Required work:
Here is a block of entries. Write out its lines exactly, from the first through the one containing "common name: nine-banded armadillo".

(Saved entries)
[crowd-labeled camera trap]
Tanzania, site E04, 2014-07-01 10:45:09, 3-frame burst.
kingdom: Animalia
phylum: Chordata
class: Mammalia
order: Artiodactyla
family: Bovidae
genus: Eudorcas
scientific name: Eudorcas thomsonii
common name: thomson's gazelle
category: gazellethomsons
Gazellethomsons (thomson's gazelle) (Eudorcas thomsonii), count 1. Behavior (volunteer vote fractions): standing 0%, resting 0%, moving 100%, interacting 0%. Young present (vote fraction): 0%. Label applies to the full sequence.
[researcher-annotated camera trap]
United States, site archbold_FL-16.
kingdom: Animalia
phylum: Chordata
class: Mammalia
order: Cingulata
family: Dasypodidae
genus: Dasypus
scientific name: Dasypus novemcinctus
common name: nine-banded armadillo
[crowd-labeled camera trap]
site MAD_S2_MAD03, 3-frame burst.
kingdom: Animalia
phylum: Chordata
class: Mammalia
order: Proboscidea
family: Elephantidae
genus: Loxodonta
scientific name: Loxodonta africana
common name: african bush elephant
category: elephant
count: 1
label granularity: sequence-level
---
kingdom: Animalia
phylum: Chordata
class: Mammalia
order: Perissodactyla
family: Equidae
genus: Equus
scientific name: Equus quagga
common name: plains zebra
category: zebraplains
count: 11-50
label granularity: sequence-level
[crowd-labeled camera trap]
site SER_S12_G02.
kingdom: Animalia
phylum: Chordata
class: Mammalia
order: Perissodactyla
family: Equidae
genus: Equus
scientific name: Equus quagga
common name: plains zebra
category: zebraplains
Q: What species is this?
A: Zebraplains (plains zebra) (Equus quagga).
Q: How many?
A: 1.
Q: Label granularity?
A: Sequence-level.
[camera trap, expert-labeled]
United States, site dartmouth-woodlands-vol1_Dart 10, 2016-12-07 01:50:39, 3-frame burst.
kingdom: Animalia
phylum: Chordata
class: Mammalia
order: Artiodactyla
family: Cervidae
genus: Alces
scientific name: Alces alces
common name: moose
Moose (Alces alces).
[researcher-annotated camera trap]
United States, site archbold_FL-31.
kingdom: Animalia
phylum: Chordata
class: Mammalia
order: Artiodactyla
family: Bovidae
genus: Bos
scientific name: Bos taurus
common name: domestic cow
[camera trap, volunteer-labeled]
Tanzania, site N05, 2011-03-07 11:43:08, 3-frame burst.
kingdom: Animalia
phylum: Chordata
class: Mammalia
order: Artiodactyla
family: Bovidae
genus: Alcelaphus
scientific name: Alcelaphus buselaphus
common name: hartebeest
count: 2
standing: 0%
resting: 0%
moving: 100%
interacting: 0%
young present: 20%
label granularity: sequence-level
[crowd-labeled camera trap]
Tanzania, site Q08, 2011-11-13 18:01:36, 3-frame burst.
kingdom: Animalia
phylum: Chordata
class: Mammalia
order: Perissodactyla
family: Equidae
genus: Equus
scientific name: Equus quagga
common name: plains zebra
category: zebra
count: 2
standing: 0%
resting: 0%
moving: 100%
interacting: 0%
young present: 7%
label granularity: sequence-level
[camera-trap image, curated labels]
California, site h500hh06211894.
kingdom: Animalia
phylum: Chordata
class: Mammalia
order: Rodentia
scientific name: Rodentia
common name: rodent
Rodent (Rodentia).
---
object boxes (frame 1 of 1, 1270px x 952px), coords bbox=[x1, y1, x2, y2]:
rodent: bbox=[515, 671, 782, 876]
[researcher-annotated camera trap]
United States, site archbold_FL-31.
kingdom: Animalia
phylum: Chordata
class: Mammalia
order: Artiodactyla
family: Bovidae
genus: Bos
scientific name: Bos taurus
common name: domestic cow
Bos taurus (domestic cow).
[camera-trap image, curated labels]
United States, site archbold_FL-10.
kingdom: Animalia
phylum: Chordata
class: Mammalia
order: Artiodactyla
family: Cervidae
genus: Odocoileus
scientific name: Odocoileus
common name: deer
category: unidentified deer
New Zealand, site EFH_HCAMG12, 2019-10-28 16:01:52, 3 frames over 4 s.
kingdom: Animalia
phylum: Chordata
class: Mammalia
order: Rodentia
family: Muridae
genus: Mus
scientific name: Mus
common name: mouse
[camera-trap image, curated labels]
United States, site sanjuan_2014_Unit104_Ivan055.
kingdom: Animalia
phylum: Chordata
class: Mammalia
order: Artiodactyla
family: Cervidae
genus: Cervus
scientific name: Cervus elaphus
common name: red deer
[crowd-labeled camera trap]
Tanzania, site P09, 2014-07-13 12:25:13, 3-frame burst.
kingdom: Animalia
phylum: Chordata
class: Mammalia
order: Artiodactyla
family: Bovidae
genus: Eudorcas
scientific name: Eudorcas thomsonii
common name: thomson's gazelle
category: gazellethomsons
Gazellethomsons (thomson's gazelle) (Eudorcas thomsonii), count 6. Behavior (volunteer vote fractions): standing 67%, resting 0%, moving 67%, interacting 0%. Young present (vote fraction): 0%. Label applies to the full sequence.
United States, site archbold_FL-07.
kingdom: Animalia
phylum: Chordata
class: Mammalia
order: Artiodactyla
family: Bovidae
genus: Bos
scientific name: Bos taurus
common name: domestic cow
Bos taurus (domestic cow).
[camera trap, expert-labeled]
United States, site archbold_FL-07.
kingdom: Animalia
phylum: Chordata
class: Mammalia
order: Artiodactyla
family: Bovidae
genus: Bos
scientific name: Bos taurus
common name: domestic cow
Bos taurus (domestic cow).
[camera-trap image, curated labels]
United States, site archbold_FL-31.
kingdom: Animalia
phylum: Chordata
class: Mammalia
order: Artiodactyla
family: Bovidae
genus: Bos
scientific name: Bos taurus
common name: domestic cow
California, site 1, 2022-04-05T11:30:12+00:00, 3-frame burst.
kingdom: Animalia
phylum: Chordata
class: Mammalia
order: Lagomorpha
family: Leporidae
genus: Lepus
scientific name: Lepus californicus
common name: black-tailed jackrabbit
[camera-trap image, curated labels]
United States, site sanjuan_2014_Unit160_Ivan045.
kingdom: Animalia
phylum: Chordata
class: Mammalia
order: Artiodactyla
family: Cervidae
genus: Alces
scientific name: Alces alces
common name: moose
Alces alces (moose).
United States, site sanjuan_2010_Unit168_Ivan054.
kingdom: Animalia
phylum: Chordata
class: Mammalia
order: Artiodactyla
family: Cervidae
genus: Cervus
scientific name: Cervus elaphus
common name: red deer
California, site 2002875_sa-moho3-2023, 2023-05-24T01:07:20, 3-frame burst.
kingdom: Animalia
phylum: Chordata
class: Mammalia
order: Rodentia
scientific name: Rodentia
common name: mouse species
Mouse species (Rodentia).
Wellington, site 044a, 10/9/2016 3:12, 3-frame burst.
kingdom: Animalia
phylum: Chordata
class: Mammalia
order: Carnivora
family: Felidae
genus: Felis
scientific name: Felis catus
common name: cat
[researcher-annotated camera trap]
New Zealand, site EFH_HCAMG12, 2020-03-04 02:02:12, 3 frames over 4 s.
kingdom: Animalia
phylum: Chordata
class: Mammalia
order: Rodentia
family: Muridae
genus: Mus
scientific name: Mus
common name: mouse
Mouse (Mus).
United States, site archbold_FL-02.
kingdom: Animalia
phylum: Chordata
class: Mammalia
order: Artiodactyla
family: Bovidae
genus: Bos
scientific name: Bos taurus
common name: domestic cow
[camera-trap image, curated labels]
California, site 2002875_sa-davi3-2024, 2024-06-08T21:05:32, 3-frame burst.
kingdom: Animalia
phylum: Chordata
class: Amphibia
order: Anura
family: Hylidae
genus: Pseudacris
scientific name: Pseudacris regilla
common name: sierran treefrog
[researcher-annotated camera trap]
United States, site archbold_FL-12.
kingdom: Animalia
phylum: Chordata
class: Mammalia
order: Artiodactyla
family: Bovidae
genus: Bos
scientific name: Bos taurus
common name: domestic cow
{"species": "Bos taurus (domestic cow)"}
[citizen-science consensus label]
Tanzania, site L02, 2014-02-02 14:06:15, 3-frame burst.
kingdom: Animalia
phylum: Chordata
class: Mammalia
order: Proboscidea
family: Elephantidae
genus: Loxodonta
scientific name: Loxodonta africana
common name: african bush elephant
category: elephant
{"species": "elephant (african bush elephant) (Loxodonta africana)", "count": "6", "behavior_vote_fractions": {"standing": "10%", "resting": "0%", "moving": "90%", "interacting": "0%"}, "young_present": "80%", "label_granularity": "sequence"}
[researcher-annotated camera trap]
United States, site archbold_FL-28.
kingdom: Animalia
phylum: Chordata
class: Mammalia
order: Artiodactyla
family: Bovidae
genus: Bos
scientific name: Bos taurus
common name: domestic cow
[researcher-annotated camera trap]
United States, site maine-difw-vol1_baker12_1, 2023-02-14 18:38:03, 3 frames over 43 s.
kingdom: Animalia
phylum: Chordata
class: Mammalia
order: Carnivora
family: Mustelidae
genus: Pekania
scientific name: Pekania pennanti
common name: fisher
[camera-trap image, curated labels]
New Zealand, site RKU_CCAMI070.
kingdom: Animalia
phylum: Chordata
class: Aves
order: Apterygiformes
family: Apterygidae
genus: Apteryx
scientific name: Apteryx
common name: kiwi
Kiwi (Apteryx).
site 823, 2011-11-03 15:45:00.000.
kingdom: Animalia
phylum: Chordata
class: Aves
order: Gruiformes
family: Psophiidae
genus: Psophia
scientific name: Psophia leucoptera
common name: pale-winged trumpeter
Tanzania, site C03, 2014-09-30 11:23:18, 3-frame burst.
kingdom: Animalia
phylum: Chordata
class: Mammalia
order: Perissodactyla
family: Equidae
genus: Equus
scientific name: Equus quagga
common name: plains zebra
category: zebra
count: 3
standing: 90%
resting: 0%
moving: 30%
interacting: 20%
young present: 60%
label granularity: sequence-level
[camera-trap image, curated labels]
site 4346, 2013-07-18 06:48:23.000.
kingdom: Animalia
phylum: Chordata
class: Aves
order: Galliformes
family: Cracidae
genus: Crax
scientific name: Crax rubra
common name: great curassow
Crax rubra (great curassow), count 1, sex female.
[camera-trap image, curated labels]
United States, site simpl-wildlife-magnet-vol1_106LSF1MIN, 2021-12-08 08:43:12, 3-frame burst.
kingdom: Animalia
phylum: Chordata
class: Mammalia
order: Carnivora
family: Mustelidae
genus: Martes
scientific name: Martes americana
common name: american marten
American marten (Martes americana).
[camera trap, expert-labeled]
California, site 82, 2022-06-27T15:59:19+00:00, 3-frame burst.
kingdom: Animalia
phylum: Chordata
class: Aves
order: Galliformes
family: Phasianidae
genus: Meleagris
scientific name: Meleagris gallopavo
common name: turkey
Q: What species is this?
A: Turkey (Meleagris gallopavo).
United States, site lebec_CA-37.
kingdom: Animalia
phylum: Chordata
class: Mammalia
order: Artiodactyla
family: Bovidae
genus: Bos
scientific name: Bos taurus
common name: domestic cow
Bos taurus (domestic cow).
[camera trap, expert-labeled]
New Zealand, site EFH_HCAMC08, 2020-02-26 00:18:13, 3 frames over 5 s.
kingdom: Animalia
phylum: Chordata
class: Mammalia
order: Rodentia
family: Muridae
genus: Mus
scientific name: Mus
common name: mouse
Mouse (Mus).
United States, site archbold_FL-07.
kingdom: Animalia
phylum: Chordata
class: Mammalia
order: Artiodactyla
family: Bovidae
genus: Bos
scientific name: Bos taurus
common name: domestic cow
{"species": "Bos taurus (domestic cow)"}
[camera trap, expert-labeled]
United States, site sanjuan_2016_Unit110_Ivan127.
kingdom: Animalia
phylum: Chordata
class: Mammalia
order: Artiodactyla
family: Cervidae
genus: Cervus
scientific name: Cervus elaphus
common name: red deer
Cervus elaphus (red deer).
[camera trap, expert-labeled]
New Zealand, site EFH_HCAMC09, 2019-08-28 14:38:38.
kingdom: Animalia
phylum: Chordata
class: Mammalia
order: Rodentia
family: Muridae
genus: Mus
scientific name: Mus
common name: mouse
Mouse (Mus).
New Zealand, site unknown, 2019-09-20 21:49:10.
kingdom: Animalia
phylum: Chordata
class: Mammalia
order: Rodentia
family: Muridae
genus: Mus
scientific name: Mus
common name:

Your response:
[crowd-labeled camera trap]
Tanzania, site E04, 2014-07-01 10:45:09, 3-frame burst.
kingdom: Animalia
phylum: Chordata
class: Mammalia
order: Artiodactyla
family: Bovidae
genus: Eudorcas
scientific name: Eudorcas thomsonii
common name: thomson's gazelle
category: gazellethomsons
Gazellethomsons (thomson's gazelle) (Eudorcas thomsonii), count 1. Behavior (volunteer vote fractions): standing 0%, resting 0%, moving 100%, interacting 0%. Young present (vote fraction): 0%. Label applies to the full sequence.
[researcher-annotated camera trap]
United States, site archbold_FL-16.
kingdom: Animalia
phylum: Chordata
class: Mammalia
order: Cingulata
family: Dasypodidae
genus: Dasypus
scientific name: Dasypus novemcinctus
common name: nine-banded armadillo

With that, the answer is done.